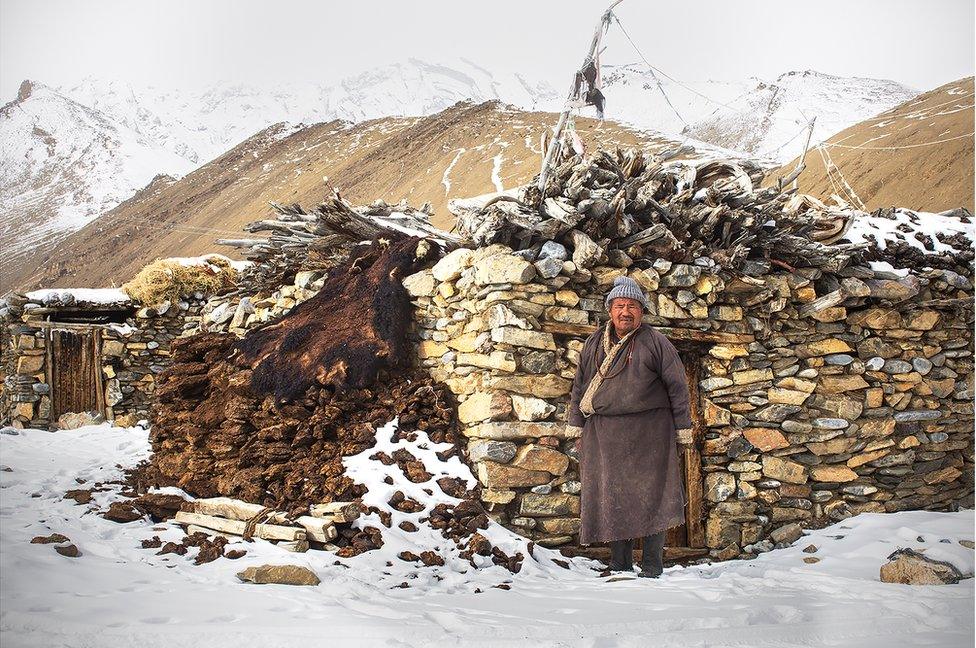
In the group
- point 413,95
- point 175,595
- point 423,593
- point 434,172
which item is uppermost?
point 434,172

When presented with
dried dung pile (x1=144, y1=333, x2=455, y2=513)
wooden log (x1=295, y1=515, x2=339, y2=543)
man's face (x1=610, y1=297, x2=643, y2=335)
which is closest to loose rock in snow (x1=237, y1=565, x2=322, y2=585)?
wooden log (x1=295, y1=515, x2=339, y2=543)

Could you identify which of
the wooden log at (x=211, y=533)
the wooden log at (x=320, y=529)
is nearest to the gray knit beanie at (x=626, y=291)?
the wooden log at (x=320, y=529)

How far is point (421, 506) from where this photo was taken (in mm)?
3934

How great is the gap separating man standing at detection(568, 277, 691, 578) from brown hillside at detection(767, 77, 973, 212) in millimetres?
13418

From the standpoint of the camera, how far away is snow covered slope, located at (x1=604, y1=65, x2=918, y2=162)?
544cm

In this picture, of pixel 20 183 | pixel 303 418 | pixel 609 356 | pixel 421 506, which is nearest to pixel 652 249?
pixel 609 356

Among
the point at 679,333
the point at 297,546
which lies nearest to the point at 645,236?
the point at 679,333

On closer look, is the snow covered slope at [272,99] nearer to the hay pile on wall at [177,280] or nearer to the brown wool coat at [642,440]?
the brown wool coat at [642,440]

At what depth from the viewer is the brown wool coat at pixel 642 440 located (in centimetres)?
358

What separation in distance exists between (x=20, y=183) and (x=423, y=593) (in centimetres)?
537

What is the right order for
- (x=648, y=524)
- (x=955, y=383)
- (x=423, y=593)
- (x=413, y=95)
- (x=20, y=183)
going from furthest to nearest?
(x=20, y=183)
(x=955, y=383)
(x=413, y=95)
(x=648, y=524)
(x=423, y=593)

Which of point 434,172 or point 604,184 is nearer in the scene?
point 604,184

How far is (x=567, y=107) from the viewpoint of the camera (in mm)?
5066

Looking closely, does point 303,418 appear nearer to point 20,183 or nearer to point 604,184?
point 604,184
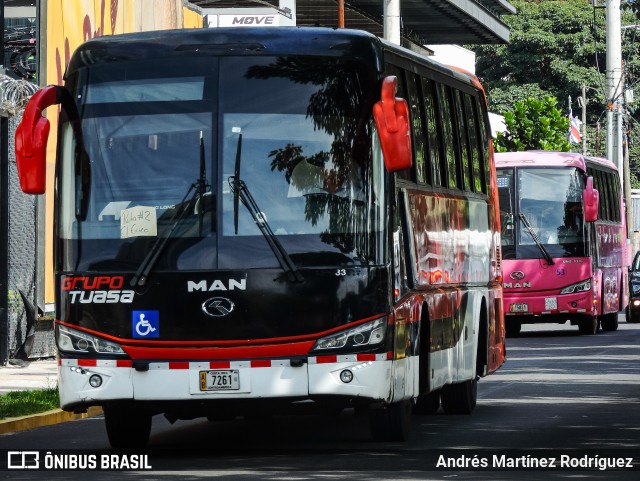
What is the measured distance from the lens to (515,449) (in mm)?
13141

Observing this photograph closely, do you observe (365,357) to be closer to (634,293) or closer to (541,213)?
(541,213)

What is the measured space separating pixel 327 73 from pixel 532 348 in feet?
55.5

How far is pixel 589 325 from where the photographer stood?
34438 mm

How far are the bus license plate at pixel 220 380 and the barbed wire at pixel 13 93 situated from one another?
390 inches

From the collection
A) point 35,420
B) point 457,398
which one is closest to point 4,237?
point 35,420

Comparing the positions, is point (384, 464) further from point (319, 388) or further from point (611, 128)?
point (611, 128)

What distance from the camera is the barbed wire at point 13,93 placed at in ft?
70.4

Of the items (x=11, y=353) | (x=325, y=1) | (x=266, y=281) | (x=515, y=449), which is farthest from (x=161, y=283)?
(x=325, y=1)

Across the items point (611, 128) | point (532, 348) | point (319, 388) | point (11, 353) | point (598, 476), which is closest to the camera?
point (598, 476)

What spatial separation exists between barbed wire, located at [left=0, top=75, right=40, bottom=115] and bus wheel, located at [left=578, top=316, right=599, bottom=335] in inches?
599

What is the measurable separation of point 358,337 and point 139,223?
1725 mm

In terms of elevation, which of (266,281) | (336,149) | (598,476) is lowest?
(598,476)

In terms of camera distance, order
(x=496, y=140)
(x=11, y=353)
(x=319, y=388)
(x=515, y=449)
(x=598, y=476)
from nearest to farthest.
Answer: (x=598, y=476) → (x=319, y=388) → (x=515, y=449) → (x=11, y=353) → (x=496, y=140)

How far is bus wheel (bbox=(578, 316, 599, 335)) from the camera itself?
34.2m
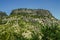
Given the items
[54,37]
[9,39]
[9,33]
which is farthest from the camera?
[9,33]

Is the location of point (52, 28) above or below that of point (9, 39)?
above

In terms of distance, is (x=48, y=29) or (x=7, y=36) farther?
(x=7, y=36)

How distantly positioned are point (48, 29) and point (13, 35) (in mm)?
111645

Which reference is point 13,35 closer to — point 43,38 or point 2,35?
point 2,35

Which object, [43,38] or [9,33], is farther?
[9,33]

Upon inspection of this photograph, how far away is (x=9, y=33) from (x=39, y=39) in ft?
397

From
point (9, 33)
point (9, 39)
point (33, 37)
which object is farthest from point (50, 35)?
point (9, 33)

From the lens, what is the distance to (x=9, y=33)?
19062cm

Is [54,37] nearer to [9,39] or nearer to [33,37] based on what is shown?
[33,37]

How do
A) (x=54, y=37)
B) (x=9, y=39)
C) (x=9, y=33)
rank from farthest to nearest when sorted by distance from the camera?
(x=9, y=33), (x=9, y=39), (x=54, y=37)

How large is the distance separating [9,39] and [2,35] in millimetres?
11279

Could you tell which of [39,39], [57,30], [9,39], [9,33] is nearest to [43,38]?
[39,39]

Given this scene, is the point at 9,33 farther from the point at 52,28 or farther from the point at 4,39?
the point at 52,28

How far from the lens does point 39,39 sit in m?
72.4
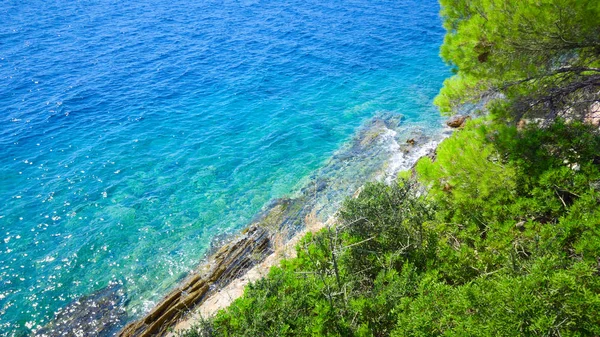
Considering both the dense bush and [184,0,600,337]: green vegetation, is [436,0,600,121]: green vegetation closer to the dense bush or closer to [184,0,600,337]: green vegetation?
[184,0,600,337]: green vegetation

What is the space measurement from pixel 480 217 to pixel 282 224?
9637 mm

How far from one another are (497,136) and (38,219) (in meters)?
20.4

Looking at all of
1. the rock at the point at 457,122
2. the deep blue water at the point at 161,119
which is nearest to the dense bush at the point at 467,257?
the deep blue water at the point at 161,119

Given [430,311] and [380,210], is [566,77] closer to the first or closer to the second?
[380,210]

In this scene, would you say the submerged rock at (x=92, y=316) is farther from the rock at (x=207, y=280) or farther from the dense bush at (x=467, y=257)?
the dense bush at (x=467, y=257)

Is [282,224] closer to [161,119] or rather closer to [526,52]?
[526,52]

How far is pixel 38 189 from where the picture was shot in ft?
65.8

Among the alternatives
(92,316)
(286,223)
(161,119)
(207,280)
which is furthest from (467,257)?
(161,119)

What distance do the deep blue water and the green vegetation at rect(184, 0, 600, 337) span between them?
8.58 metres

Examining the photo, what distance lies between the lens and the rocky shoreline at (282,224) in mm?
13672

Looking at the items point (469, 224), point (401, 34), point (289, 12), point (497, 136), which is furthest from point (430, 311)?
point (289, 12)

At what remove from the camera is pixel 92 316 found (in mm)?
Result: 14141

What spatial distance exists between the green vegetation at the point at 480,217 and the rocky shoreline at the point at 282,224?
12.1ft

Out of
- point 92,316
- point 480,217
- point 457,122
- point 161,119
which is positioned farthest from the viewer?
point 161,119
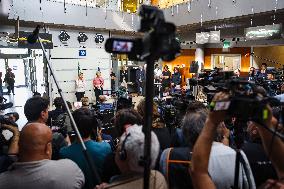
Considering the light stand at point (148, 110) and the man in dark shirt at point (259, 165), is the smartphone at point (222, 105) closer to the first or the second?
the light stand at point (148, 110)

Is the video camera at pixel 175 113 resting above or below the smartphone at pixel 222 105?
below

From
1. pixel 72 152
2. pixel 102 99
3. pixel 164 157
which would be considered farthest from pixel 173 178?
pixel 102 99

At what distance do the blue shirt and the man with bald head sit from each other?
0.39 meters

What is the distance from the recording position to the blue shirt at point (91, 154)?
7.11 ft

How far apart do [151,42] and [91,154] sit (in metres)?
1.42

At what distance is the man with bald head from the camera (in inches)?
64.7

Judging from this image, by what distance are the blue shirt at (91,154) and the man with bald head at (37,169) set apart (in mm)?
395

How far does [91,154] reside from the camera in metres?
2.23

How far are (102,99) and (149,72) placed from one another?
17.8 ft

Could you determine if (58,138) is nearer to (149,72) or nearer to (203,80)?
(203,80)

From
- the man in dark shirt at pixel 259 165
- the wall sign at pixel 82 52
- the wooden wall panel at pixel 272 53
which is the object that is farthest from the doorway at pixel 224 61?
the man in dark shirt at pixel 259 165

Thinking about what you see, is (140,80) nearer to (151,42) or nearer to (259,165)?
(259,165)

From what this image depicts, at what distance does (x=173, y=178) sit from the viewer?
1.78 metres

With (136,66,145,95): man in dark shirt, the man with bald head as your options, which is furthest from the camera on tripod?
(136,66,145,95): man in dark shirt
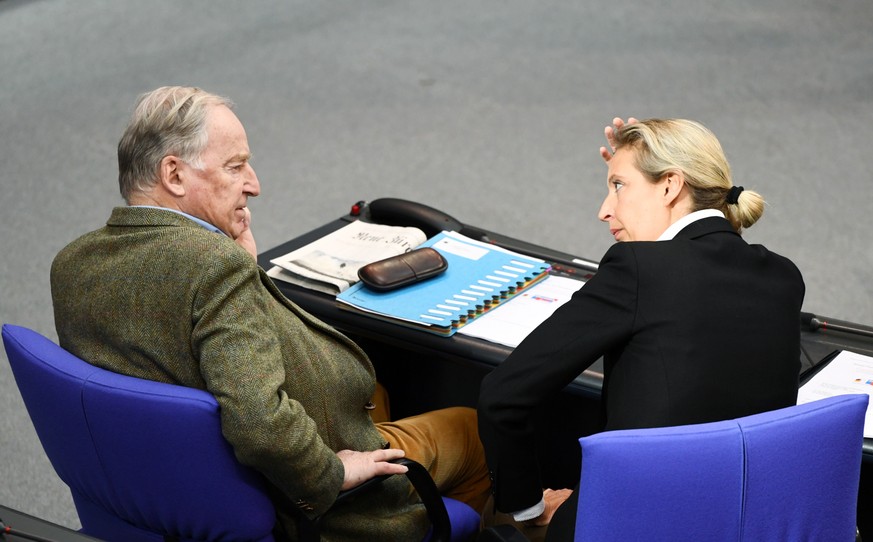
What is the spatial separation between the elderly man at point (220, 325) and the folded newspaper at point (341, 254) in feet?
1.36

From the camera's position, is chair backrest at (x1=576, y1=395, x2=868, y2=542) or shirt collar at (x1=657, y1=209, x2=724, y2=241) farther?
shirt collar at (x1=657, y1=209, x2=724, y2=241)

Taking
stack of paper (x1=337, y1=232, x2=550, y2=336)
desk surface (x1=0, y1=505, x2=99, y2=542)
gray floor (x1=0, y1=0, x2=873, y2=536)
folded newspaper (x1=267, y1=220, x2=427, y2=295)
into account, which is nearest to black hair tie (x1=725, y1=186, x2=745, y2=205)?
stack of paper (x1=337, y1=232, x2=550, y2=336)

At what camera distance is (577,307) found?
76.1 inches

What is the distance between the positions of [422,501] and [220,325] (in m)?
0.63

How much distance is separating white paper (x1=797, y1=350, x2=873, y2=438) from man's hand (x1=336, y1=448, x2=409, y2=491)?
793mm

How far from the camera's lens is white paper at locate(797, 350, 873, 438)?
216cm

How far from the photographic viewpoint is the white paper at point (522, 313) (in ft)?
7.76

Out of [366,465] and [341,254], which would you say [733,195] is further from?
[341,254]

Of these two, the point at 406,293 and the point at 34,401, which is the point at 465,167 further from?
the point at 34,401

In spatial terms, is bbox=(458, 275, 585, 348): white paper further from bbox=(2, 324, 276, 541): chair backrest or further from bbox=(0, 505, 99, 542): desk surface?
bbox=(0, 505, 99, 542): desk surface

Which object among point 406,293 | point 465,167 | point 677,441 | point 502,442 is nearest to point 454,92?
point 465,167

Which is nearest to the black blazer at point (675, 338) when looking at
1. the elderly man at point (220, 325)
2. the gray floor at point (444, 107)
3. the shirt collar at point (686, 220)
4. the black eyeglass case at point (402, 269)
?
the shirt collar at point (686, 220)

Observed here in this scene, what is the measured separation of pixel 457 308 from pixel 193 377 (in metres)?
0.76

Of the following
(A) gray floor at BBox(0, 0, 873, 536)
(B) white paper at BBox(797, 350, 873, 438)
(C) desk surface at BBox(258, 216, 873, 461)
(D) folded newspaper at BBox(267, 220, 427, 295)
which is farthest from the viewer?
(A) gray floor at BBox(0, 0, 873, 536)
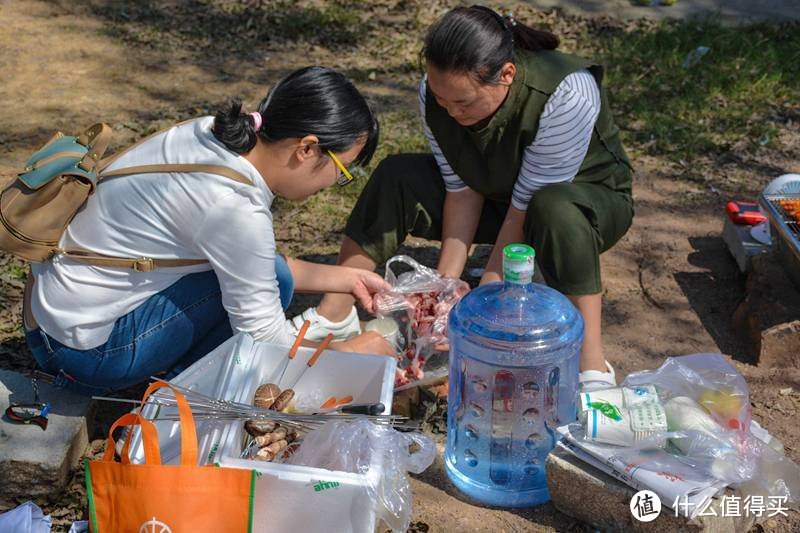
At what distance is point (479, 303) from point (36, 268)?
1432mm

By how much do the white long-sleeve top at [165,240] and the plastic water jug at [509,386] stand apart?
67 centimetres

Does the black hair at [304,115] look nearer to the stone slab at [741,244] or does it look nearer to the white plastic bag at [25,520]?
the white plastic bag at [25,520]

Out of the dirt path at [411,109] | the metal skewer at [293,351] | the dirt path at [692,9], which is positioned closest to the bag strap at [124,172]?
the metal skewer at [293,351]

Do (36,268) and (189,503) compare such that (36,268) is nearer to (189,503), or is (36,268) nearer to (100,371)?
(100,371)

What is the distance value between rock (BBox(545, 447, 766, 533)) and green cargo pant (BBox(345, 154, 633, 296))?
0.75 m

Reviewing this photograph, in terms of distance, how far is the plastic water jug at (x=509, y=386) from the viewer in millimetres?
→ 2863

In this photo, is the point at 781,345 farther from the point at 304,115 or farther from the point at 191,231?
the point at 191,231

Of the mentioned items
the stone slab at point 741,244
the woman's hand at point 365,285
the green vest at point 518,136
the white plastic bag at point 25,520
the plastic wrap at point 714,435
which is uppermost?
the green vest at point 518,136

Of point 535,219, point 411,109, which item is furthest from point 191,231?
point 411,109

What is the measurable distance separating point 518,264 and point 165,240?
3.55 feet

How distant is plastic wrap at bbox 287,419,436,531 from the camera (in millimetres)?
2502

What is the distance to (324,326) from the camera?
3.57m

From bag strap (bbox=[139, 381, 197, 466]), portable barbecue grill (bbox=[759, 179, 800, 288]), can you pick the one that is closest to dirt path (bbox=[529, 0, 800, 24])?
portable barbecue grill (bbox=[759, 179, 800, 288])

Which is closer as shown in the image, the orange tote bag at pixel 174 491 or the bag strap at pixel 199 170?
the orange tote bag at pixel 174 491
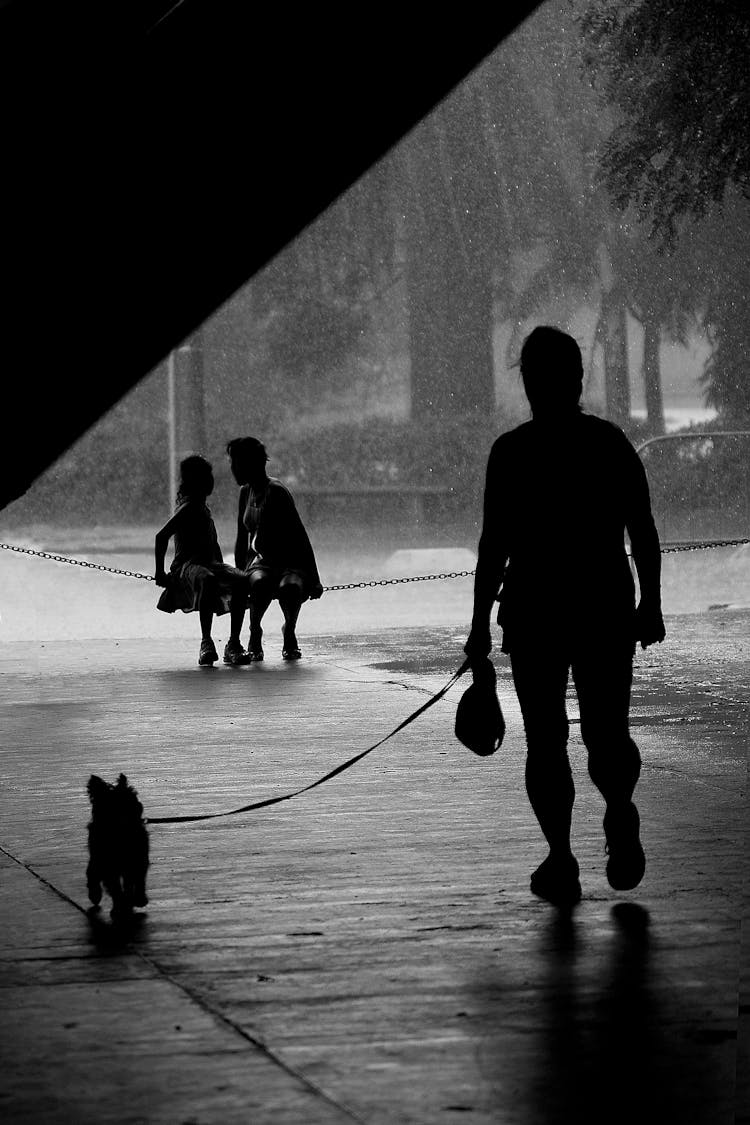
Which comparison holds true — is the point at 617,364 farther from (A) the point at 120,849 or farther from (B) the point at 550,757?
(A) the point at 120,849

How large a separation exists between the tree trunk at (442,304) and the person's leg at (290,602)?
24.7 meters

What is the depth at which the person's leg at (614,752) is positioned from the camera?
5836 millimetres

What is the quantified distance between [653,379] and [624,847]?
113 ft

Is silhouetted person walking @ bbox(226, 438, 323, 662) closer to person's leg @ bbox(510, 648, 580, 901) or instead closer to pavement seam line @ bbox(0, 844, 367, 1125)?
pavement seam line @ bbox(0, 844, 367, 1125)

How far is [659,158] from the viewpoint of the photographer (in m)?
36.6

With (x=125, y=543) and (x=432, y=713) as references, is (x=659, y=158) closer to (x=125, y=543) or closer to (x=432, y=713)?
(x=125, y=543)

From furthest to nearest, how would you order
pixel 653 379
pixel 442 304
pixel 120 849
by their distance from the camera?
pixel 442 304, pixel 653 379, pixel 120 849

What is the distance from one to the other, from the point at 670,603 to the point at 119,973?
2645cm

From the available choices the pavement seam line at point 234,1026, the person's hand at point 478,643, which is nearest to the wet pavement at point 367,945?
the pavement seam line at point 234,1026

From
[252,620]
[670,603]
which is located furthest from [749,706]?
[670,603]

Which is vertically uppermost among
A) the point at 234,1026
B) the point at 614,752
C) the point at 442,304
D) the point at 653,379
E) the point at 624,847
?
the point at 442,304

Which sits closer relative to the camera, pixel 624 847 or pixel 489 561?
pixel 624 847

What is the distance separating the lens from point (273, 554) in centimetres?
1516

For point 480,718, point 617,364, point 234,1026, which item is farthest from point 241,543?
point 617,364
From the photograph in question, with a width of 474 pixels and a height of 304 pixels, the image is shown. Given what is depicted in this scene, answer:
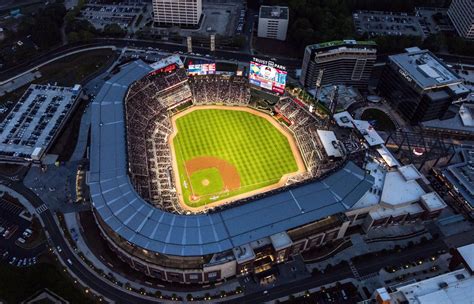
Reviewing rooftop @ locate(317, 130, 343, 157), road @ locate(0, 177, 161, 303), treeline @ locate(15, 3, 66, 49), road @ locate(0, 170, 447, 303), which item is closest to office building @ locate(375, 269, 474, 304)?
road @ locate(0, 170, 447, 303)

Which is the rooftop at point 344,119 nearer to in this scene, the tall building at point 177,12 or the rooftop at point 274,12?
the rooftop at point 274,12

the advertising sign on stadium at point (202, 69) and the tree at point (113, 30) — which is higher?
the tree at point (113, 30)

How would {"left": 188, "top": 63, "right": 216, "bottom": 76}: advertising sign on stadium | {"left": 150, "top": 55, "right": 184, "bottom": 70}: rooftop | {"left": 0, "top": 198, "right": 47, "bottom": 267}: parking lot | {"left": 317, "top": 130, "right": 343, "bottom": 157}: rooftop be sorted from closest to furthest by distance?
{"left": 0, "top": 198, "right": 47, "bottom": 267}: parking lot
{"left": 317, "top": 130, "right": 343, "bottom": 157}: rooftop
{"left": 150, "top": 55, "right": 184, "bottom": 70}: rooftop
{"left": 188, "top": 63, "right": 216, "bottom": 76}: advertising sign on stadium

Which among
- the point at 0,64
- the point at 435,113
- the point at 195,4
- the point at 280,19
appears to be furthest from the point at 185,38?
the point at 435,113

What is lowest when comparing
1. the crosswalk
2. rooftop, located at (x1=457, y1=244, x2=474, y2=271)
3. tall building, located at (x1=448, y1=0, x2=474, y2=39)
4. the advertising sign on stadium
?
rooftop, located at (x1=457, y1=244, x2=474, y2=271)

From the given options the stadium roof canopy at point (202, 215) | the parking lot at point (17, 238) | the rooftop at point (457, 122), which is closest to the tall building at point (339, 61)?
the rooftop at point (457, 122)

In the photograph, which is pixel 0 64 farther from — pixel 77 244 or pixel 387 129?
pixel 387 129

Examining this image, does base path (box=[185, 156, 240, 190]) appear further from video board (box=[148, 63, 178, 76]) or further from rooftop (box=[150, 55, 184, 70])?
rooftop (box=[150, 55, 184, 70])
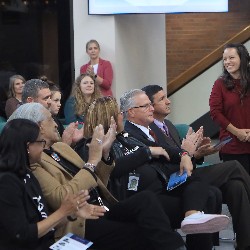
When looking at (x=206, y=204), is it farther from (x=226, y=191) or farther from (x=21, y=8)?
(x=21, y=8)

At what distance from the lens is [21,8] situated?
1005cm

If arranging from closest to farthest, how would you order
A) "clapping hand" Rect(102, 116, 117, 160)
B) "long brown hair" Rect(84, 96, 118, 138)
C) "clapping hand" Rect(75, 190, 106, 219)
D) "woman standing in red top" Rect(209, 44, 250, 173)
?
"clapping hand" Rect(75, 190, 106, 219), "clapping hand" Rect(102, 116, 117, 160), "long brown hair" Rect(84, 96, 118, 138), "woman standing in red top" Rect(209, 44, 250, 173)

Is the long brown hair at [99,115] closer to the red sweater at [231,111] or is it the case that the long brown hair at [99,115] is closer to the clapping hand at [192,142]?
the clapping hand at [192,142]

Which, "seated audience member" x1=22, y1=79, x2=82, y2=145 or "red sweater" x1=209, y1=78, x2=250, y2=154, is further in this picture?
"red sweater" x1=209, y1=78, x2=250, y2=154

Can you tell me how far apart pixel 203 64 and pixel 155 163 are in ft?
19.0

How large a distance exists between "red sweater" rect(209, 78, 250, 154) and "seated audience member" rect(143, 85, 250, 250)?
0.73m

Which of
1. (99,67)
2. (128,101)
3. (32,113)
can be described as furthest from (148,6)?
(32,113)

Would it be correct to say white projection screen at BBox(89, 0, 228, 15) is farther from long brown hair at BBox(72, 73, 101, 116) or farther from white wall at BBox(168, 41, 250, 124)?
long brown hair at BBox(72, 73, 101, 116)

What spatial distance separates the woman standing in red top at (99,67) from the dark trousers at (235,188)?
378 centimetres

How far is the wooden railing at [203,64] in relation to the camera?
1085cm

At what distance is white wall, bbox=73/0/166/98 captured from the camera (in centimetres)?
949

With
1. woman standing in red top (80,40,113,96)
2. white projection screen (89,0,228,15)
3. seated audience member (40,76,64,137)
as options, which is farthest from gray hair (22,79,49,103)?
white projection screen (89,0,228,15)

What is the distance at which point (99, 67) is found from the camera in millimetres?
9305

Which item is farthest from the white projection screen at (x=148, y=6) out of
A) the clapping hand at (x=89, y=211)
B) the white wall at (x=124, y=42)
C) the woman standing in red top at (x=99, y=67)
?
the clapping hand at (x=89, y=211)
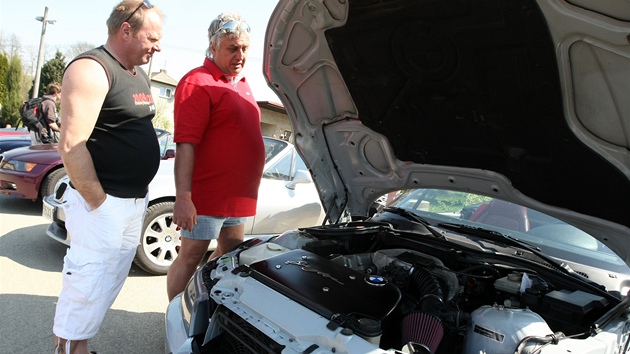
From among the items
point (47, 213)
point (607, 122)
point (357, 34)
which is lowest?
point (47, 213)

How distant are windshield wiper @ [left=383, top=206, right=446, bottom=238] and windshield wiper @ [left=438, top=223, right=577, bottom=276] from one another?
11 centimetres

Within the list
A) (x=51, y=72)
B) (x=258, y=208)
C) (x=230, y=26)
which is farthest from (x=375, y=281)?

Exercise instructions: From the line containing "What is the distance at" through the end of the entries, quote each line exactly and nothing else, excluding all pictures.

Response below:
What is the distance at which point (99, 67) is found from the camera in millimetres?
9305

Which item is farthest from the white projection screen at (x=148, y=6) out of
A) the clapping hand at (x=89, y=211)
B) the white wall at (x=124, y=42)
C) the woman standing in red top at (x=99, y=67)
?
the clapping hand at (x=89, y=211)
From among the items
point (47, 213)
point (607, 122)
point (357, 34)
which is lowest?
point (47, 213)

How distant are windshield wiper @ [left=383, top=206, right=446, bottom=238] and windshield wiper @ [left=438, top=223, right=577, bottom=276] from one another?
11 centimetres

Within the list
A) (x=51, y=72)
B) (x=258, y=208)
C) (x=230, y=26)
which is farthest from (x=375, y=281)?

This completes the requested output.